Task to carry out
Lay out the rows from the line with "Is [396,569] positioned" to the line with "169 centimetres", both included, as a JSON list of strings with one string per line and no blank lines.
"""
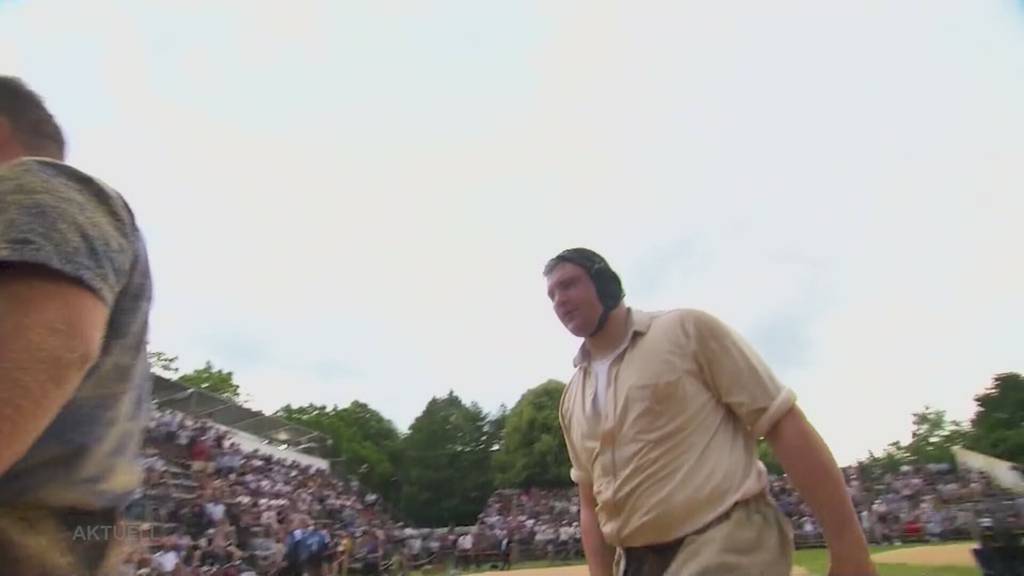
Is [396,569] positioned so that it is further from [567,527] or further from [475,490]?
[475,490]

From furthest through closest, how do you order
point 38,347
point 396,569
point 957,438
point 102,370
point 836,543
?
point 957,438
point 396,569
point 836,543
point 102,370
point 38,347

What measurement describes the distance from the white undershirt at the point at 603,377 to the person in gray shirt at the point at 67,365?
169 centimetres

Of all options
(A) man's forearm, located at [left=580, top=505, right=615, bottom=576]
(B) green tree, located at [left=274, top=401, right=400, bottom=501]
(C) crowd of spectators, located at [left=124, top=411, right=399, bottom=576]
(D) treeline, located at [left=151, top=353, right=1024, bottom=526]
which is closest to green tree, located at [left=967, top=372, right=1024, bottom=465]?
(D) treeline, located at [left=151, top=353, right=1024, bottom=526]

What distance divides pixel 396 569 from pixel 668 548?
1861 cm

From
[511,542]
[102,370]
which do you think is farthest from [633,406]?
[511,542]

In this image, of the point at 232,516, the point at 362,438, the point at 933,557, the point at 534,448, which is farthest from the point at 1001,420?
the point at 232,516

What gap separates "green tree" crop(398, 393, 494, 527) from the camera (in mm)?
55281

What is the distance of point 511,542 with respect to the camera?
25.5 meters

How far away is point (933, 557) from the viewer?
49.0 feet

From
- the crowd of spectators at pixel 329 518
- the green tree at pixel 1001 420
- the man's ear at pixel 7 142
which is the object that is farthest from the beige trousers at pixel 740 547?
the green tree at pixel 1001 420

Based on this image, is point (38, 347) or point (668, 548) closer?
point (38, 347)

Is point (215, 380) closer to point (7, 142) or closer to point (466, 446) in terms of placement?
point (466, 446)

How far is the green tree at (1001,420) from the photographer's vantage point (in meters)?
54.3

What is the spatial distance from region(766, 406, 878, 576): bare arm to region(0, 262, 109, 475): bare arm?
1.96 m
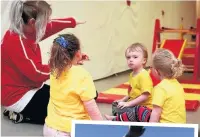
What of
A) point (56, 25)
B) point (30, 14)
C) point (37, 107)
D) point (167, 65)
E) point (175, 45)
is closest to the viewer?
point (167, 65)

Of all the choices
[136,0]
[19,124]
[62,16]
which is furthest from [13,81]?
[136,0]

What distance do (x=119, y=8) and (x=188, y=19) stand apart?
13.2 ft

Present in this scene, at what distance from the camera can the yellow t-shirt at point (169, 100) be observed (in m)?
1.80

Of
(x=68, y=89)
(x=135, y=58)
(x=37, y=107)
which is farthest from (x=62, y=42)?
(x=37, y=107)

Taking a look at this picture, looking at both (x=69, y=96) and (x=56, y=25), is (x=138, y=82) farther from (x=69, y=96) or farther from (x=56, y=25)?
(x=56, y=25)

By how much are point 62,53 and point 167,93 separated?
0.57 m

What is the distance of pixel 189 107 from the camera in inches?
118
"""
"""
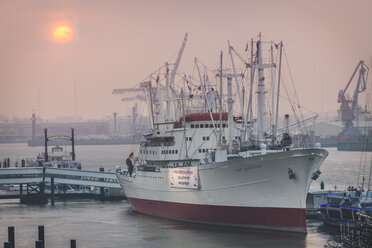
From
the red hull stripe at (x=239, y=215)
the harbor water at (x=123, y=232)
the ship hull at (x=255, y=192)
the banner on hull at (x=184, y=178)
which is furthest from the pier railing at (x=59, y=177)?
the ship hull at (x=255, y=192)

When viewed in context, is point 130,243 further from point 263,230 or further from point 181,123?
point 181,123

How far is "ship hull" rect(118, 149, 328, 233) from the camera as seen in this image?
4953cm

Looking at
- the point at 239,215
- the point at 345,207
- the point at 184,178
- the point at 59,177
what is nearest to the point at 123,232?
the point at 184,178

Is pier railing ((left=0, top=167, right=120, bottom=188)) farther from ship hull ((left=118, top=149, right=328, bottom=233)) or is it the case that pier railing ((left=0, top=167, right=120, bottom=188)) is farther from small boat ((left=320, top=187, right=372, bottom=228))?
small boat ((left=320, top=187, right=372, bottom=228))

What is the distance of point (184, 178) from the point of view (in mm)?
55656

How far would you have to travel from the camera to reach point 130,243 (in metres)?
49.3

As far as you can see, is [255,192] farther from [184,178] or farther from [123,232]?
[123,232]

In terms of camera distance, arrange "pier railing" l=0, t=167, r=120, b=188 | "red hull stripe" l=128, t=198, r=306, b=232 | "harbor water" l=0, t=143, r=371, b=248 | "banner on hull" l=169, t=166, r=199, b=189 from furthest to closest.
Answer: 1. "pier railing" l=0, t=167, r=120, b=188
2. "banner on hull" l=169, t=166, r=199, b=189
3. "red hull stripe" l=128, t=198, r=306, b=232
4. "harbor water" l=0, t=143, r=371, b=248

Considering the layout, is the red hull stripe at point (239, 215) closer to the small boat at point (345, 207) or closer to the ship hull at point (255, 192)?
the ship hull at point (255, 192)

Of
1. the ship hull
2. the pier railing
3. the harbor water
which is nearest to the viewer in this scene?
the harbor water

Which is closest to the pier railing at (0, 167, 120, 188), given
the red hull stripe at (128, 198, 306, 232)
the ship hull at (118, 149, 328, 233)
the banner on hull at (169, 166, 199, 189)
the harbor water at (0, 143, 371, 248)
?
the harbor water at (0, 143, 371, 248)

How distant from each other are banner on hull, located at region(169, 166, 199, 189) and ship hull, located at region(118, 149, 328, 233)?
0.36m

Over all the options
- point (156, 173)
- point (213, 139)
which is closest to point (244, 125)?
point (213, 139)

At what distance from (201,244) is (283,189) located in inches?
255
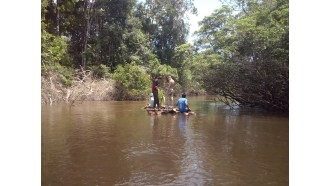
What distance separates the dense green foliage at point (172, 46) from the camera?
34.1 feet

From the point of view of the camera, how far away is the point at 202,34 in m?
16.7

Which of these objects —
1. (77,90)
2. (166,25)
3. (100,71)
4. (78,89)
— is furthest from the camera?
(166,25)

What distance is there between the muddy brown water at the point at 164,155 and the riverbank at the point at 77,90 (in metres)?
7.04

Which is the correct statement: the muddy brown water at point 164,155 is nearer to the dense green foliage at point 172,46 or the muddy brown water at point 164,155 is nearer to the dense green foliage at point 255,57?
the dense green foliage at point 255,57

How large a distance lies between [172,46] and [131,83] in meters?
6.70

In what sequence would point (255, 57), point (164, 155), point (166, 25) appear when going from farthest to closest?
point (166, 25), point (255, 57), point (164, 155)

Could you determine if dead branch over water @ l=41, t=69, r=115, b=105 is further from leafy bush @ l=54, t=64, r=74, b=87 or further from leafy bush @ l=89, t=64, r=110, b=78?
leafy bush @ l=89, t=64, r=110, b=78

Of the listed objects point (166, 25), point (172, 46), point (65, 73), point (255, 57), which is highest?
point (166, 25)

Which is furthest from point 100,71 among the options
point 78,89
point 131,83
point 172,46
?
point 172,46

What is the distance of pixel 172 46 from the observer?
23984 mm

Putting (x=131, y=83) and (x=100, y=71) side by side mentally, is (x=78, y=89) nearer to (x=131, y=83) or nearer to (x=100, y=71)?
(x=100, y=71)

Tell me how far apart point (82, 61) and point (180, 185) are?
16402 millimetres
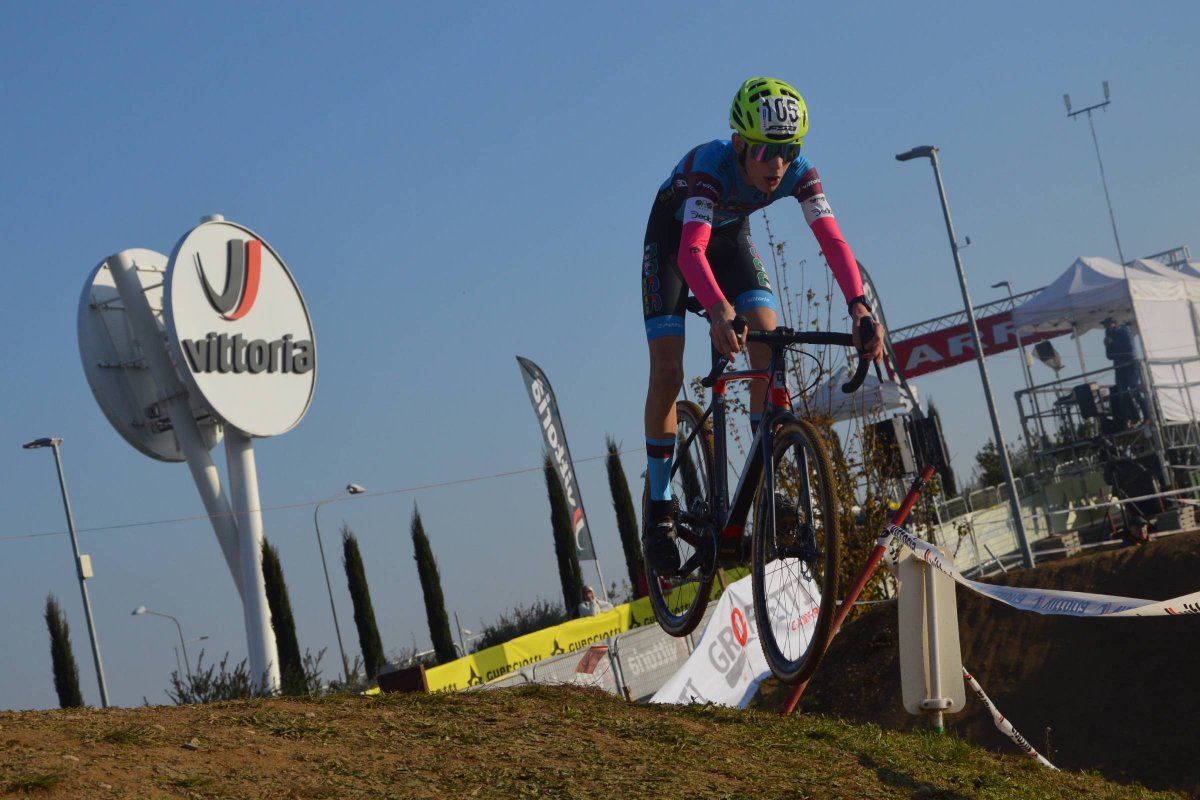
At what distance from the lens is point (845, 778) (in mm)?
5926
"""
Output
[
  "Is [396,569] positioned so that it is further from [567,527] or further from [475,490]?",
  "[475,490]",
  "From furthest through closest, how do you order",
  "point 38,347",
  "point 396,569",
  "point 957,438",
  "point 102,370",
  "point 836,543",
  "?",
  "point 957,438",
  "point 396,569",
  "point 836,543",
  "point 102,370",
  "point 38,347",
  "What measurement describes the distance from the white undershirt at the point at 603,377 to the person in gray shirt at the point at 67,365?",
  "169 centimetres"
]